The problem
I'm writing a GCP cloud function that takes an input id from a pubsub message, process, and output the table to BigQuery.
The code is as followed:
from __future__ import absolute_import
import base64
import apache_beam as beam
from apache_beam.options.pipeline_options import PipelineOptions
from scrapinghub import ScrapinghubClient
import os
def processing_data_function():
# do stuff and return desired data
def create_data_from_id():
# take scrapinghub's job id and extract the data through api
def run(event, context):
"""Triggered from a message on a Cloud Pub/Sub topic.
Args:
event (dict): Event payload.
context (google.cloud.functions.Context): Metadata for the event.
"""
# Take pubsub message and also Scrapinghub job's input id
pubsub_message = base64.b64decode(event['data']).decode('utf-8')
agrv = ['--project=project-name',
'--region=us-central1',
'--runner=DataflowRunner',
'--temp_location=gs://temp/location/',
'--staging_location=gs://staging/location/']
p = beam.Pipeline(options=PipelineOptions(agrv))
(p
| 'Read from Scrapinghub' >> beam.Create(create_data_from_id(pubsub_message))
| 'Trim b string' >> beam.FlatMap(processing_data_function)
| 'Write Projects to BigQuery' >> beam.io.WriteToBigQuery(
'table_name',
schema=schema,
# Creates the table in BigQuery if it does not yet exist.
create_disposition=beam.io.BigQueryDisposition.CREATE_IF_NEEDED,
write_disposition=beam.io.BigQueryDisposition.WRITE_APPEND)
)
p.run()
if __name__ == '__main__':
run()
Note that 2 functions create_data_from_id
and processing_data_function
process data from Scrapinghub (a scraping site for scrapy) and they're quite lengthy so I don't want to include them here. They have nothing to do with the error as well since this code works if I run it from the cloud shell and pass arguments using argparse.ArgumentParser()
instead.
Regarding the error I have, while there was no problem deploying the code and the pubsub message could trigger the function successfully, the data flow job failed and reported this error:
"Error message from worker: Traceback (most recent call last):
File "/usr/local/lib/python3.7/site-packages/apache_beam/internal/pickler.py", line 279, in loads
return dill.loads(s)
File "/usr/local/lib/python3.7/site-packages/dill/_dill.py", line 275, in loads
return load(file, ignore, **kwds)
File "/usr/local/lib/python3.7/site-packages/dill/_dill.py", line 270, in load
return Unpickler(file, ignore=ignore, **kwds).load()
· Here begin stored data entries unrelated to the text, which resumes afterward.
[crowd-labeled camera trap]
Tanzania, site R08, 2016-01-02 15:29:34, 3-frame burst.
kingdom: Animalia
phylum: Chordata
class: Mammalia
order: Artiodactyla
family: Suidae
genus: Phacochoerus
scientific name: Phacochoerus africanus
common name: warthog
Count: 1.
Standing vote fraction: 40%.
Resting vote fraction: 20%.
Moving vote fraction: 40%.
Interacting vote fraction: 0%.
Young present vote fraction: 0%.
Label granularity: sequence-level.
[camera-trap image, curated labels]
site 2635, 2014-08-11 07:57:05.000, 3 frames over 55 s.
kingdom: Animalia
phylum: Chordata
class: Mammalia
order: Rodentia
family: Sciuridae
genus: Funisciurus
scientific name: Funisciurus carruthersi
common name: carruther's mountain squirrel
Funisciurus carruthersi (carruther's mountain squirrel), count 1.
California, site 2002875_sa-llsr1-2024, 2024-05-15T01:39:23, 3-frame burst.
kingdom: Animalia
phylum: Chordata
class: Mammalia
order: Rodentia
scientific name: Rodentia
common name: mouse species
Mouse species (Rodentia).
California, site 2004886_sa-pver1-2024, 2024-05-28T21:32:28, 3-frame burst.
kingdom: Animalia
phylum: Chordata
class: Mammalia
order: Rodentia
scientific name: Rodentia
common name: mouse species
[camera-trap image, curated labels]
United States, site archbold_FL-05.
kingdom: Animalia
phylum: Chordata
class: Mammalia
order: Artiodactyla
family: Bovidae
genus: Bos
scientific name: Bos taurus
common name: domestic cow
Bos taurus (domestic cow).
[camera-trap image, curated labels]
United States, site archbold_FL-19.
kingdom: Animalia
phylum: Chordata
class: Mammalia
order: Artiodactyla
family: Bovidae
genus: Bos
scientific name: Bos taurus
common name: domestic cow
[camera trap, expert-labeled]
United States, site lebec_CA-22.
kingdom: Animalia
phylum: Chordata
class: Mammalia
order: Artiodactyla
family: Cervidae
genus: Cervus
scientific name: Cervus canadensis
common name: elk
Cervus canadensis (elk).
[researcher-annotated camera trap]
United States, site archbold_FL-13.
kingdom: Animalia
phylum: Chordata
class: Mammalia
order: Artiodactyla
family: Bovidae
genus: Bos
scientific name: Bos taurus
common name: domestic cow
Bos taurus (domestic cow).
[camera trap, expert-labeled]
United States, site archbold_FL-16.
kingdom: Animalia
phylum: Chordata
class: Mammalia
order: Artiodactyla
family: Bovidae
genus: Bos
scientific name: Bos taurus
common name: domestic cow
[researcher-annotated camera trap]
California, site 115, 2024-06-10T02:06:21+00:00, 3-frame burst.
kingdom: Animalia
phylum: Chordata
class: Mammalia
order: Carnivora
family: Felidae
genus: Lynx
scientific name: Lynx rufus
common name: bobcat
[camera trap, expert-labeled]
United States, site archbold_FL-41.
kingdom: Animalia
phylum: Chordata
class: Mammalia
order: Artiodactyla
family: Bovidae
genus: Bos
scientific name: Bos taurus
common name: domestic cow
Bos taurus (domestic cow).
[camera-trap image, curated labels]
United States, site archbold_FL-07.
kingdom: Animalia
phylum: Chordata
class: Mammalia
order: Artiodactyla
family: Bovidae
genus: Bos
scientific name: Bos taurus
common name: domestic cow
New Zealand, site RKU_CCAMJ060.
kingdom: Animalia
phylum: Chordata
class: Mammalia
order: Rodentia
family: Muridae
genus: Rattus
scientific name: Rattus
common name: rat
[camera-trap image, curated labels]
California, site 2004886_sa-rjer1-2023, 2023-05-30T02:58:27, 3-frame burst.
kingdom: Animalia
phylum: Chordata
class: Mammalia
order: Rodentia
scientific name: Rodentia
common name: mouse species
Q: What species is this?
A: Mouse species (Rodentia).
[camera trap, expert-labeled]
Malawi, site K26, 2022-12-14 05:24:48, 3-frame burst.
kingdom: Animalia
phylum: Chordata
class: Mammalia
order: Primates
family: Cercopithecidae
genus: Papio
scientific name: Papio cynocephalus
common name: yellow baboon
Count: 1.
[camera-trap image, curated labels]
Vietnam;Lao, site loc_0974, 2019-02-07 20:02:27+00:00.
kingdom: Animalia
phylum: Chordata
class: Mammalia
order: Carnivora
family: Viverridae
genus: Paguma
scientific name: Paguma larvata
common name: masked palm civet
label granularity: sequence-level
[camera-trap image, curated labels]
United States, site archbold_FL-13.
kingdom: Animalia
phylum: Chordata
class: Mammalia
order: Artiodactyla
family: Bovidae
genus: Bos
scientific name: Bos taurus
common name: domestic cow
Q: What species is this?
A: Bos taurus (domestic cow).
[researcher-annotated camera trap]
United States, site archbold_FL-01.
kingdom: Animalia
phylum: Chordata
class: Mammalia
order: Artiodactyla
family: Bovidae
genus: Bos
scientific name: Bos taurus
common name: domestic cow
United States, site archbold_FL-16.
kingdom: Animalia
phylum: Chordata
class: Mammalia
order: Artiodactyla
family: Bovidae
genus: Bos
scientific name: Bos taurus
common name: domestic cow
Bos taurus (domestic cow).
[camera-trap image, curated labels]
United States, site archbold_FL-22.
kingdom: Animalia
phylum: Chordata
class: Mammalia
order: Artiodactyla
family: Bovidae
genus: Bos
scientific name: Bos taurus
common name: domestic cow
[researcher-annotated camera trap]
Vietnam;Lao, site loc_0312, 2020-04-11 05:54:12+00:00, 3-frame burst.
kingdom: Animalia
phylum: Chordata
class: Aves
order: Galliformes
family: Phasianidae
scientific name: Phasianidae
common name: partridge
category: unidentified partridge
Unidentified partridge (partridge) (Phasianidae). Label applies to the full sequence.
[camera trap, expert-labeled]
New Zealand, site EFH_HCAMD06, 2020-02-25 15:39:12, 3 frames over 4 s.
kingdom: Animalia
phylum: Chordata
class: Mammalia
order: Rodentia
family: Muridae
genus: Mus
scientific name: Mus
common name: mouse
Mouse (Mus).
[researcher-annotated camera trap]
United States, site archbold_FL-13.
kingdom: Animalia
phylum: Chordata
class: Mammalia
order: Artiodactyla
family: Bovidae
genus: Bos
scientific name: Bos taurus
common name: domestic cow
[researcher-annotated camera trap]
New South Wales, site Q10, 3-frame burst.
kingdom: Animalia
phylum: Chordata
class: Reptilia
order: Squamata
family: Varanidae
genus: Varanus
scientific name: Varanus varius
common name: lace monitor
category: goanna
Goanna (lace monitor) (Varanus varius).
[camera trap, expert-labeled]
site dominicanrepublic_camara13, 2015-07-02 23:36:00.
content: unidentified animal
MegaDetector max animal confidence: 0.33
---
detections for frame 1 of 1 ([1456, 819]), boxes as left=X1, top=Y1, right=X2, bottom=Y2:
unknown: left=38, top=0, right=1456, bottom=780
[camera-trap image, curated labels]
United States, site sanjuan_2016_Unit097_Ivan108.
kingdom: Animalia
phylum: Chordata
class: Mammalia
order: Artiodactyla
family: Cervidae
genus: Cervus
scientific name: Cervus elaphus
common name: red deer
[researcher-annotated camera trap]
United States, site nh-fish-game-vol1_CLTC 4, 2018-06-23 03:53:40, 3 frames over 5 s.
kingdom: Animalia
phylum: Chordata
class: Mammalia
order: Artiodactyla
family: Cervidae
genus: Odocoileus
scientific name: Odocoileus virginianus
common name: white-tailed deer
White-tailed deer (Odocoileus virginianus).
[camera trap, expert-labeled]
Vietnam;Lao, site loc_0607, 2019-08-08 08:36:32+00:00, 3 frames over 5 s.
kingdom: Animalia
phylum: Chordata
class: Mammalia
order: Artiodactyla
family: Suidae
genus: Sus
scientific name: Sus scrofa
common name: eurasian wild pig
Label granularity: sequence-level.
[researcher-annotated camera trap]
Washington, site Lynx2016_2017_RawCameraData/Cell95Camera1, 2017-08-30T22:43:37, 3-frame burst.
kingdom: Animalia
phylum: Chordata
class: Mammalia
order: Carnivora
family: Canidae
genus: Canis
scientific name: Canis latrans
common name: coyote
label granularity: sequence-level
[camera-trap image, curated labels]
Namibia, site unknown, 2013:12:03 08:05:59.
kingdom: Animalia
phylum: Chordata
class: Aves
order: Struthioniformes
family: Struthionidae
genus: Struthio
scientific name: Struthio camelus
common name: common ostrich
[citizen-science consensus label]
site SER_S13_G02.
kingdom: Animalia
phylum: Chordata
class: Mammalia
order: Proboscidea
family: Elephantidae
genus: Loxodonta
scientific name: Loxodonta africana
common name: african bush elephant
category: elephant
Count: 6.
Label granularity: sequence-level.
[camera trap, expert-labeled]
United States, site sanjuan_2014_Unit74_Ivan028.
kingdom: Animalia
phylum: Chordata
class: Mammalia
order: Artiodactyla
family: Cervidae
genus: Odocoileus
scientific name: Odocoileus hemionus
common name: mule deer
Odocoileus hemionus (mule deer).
File "/usr/local/lib/python3.7/site-packages/dill/_dill.py", line 472, in load
obj = StockUnpickler.load(self)
File "/usr/local/lib/python3.7/site-packages/dill/_dill.py", line 826, in _import_module
return __import__(import_name)
ModuleNotFoundError: No module named 'main'
During handling of the above exception, another exception occurred:
Traceback (most recent call last):
File "/usr/local/lib/python3.7/site-packages/dataflow_worker/batchworker.py", line 649, in do_work
work_executor.execute()
File "/usr/local/lib/python3.7/site-packages/dataflow_worker/executor.py", line 179, in execute
op.start()
File "apache_beam/runners/worker/operations.py", line 662, in apache_beam.runners.worker.operations.DoOperation.start
File "apache_beam/runners/worker/operations.py", line 664, in apache_beam.runners.worker.operations.DoOperation.start
File "apache_beam/runners/worker/operations.py", line 665, in apache_beam.runners.worker.operations.DoOperation.start
File "apache_beam/runners/worker/operations.py", line 284, in apache_beam.runners.worker.operations.Operation.start
File "apache_beam/runners/worker/operations.py", line 290, in apache_beam.runners.worker.operations.Operation.start
File "apache_beam/runners/worker/operations.py", line 611, in apache_beam.runners.worker.operations.DoOperation.setup
File "apache_beam/runners/worker/operations.py", line 616, in apache_beam.runners.worker.operations.DoOperation.setup
File "/usr/local/lib/python3.7/site-packages/apache_beam/internal/pickler.py", line 283, in loads
return dill.loads(s)
File "/usr/local/lib/python3.7/site-packages/dill/_dill.py", line 275, in loads
return load(file, ignore, **kwds)
File "/usr/local/lib/python3.7/site-packages/dill/_dill.py", line 270, in load
return Unpickler(file, ignore=ignore, **kwds).load()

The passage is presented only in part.